Basınımızın Duyarlı Ve Etkin Habercilerine, Köşe Yazarlarına, Hayırsever Halkımıza
Bu toz duman arasında Hastanelerde iyileşmeyi bekleyen kardeşlerimizi de unutmazsınız değil mi?
Bugün lösemili bir çocuğumuzun annesi ve bir başka lösemili yavrumuzun da babası ayrı ayrı geldiler, dertleştik. Anne 8 yaşındaki biricik oğlu için tam 5 yıldır hastalıkla mücadele ediyor. En son kemik iliği nakli olmuşlar, yine de tam iyileşememişler. Eşinin ve kendisinin çok iyi işleri, gelirleri, çizgi üstü bir yaşamları varken lösemi ile tanışmışlar.
Sırf çocuğu için emekli olmuş. Tüm biriktirdiklerini, varlıklarını iyileşme için harcamışlar. Kelimenin tam anlamı ile bitmiş, tükenmişler. Ailece çıkacak yol arıyorlar, bulamıyorlar. Nerede ise intiharın eşiğine gelmişler. Hatta baba bir kez denemiş, çocuğu son anda kurtarmış. Diğeri 4 yaşındaki lösemili kızımız Ankara'da LÖSEV - LÖSANTE Lösemili Çocuklar Hastanesinde tedavi görüyor.
Baba İzmir'de bir inşaatta çalışıyor. İşini kaybetmemek için Ankara'ya çocuğunu hastane de ziyaret etmek için gelemiyor. Diğer çocukları ile birlikte inşaatta yatıp kalkıyorlar, tuğlaların, çimento torbalarının içinde yaşıyorlar. Başkaları mı? Evet, bunlar bugünküler. Binlercesinin lösemi ve kanser hastasının öyküsü aynı. Her sene 150.000 (yüzellibin) (sağlık bakanlığı verilerine göre) yeni kişi bu kanser canavarına yakalanıyor. İmkânı olanlar, hayata tutunanlar iyileşiyorlar.
Ama diğerleri… Dile kolay; her sene kocaman bir şehir dolusu insanımızı toprağa veriyoruz. Kanser terörüne on binlerce şehit, yüz binlerce insan kanser depreminde, enkaz altında kurtarılmayı bekliyor. Yani sizin, duyarlı insanların yardımlarını, bağışlarını bekliyorlar.Onları kurtarmak için büyük tırlara, tanklara, tüfeklere, uçaklara, çadırlara gerek yok.

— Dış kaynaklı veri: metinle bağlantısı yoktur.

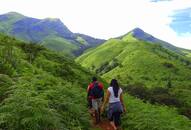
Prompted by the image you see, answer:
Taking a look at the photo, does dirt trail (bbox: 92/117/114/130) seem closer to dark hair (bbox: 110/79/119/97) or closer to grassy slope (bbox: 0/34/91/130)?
grassy slope (bbox: 0/34/91/130)

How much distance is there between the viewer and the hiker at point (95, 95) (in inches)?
826

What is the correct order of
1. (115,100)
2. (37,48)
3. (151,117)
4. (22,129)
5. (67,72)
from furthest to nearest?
(37,48), (67,72), (151,117), (115,100), (22,129)

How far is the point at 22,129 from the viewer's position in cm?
1222

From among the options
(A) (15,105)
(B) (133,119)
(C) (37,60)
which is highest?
(C) (37,60)

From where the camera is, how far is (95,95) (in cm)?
2108

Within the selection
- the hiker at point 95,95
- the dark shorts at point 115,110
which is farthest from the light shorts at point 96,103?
the dark shorts at point 115,110

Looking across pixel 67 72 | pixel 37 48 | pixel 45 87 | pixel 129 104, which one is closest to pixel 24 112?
pixel 45 87

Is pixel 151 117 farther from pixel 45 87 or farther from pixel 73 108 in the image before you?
pixel 45 87

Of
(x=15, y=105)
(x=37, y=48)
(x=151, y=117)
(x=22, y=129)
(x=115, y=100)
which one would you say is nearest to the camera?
(x=22, y=129)

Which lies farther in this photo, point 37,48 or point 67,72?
point 37,48

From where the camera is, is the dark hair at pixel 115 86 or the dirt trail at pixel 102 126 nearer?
the dark hair at pixel 115 86

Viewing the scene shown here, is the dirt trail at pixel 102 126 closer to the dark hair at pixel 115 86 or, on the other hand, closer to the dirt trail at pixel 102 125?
the dirt trail at pixel 102 125

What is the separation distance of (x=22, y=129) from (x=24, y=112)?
86 cm

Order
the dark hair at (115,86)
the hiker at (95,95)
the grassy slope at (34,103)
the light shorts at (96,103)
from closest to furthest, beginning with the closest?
1. the grassy slope at (34,103)
2. the dark hair at (115,86)
3. the hiker at (95,95)
4. the light shorts at (96,103)
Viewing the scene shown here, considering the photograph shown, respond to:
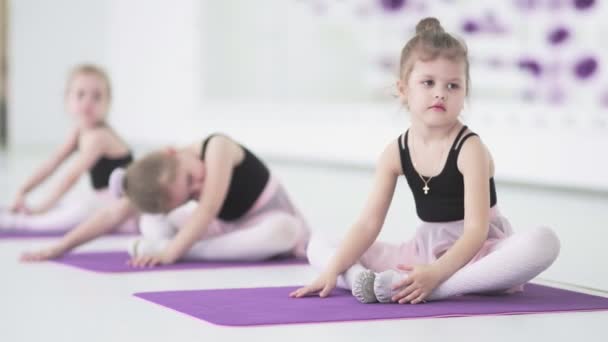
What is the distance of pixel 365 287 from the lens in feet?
8.04

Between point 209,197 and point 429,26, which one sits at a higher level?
point 429,26

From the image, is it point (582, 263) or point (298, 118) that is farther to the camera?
point (298, 118)

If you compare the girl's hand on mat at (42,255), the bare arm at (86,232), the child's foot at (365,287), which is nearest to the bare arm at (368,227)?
the child's foot at (365,287)

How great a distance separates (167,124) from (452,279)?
7016 mm

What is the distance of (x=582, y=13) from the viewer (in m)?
5.62

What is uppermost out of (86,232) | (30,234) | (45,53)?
(45,53)

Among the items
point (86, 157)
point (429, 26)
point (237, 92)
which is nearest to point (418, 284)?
point (429, 26)

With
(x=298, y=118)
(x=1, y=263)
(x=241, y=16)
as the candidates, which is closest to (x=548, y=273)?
(x=1, y=263)

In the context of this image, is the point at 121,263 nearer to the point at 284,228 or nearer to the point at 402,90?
the point at 284,228

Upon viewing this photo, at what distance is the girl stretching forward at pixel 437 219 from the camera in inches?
95.3

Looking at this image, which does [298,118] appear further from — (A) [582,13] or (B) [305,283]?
(B) [305,283]

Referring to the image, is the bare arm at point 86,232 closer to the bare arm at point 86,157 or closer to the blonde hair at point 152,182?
the blonde hair at point 152,182

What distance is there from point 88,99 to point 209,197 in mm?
1298

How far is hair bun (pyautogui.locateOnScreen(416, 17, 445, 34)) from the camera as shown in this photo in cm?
257
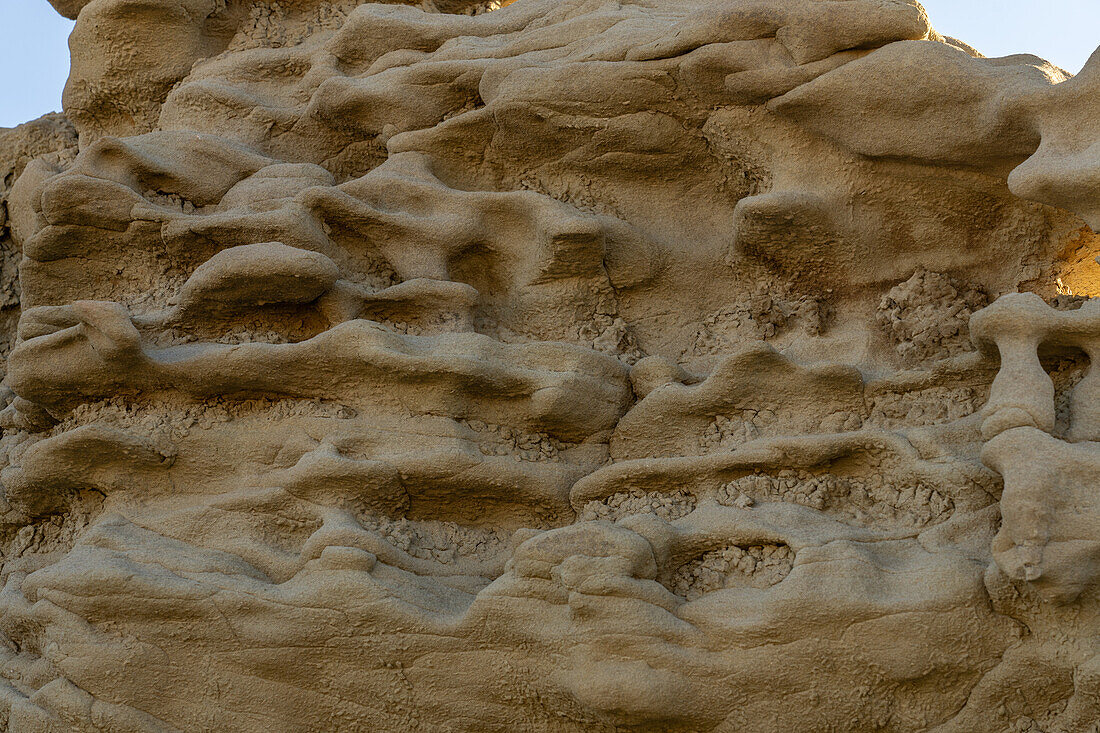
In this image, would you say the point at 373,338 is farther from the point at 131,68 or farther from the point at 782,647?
the point at 131,68

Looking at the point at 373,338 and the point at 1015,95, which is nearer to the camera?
the point at 1015,95

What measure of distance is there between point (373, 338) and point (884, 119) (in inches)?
68.5

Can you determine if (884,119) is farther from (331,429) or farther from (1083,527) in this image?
(331,429)

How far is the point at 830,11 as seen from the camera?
3680 mm

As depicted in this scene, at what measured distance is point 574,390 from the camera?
362 cm

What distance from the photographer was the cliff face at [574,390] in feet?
9.76

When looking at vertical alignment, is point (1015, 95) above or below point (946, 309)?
above

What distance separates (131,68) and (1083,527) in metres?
4.14

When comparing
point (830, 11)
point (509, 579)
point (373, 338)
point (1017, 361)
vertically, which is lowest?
point (509, 579)

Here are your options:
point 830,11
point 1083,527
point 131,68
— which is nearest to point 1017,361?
point 1083,527

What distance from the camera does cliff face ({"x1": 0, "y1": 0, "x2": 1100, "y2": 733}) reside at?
2.97 meters

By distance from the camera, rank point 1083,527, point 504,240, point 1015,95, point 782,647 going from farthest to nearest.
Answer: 1. point 504,240
2. point 1015,95
3. point 782,647
4. point 1083,527

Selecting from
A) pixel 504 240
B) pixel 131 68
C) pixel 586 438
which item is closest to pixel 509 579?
pixel 586 438

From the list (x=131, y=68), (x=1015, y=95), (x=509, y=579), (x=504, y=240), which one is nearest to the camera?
(x=509, y=579)
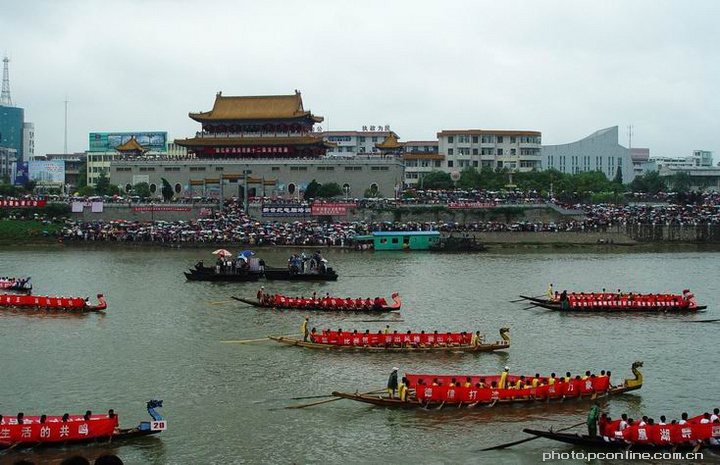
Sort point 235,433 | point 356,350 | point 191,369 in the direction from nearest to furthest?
point 235,433
point 191,369
point 356,350

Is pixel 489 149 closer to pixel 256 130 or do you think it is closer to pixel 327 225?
pixel 256 130

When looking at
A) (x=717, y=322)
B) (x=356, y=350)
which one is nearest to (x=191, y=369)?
(x=356, y=350)

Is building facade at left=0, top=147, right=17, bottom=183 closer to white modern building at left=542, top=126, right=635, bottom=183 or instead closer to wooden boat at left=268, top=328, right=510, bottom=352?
A: white modern building at left=542, top=126, right=635, bottom=183

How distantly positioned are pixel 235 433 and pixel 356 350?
28.3ft

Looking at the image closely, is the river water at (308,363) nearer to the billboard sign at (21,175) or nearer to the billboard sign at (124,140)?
the billboard sign at (21,175)

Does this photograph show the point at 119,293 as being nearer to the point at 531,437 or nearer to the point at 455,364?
the point at 455,364

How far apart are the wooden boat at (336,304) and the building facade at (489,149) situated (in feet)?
232

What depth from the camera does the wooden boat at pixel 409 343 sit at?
28.8 meters

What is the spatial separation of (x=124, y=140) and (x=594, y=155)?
69.2m

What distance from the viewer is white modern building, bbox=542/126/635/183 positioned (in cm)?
11762

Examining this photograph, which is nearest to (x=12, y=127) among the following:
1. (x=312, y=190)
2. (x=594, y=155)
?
(x=312, y=190)

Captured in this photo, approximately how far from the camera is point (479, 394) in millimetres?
22406

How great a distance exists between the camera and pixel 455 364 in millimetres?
27609

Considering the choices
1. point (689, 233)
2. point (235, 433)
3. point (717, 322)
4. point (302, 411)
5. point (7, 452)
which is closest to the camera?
point (7, 452)
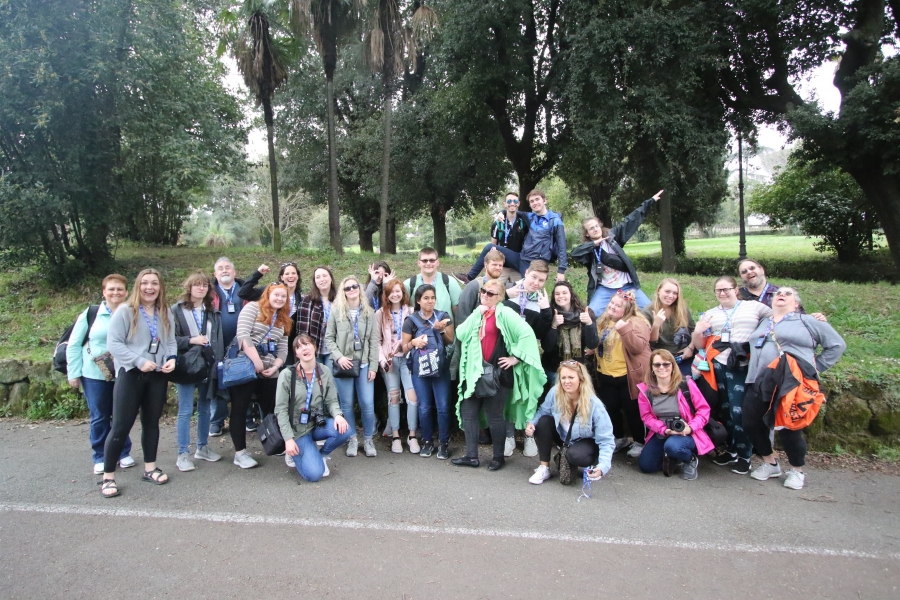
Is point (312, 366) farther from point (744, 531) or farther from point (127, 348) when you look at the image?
point (744, 531)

Kurban bayramında onlar için bankalardan yapacağınız 1 TL bile yardım yeterli olur. LÖSEV bu bağışları ilaca, kana, pirzolaya, hastaneye, okula, köye, evlere yani kalıcı projelere dönüştürüyor. Kısacası LÖSEV on binlerce lösemili ve kanserli çocuk ile erişkin hastaya hayat veriyor. Reklâmlardaki küçük Sevinç Aksu'nun dediği gibi; "Bu toz duman arasında hastanelerde iyileşmeyi bekleyen kardeşlerimizi de unutmazsınız değil mi?"